## [Given problem]
Please rewrite all of the data below as a JSON list of strings, with one string for each line and blank lines left out.

--- --- ---

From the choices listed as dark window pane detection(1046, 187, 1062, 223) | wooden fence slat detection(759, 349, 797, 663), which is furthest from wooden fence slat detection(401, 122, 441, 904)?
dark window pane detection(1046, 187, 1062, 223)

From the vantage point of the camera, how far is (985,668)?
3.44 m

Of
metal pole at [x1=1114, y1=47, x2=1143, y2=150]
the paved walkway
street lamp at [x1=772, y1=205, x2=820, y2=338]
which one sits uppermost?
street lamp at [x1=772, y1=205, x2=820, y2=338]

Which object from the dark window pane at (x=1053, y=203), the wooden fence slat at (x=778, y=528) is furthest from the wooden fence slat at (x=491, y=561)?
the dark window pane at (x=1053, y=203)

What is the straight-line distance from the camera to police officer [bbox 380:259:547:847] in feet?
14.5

--- --- ---

## [Response]
[
  "From the choices listed as dark window pane detection(1046, 187, 1062, 223) | wooden fence slat detection(759, 349, 797, 663), which is furthest from wooden fence slat detection(401, 122, 441, 904)?",
  "dark window pane detection(1046, 187, 1062, 223)",
  "From the vantage point of the camera, how far is (985,668)?",
  "3.44 m",
  "Of",
  "metal pole at [x1=1114, y1=47, x2=1143, y2=150]",
  "the paved walkway",
  "street lamp at [x1=772, y1=205, x2=820, y2=338]",
  "which one sits uppermost?",
  "street lamp at [x1=772, y1=205, x2=820, y2=338]",
  "Which object from the dark window pane at (x=1053, y=203), the wooden fence slat at (x=778, y=528) is furthest from the wooden fence slat at (x=491, y=561)?",
  "the dark window pane at (x=1053, y=203)",
  "What is the straight-line distance from the camera to police officer [bbox 380:259:547:847] in feet?",
  "14.5"
]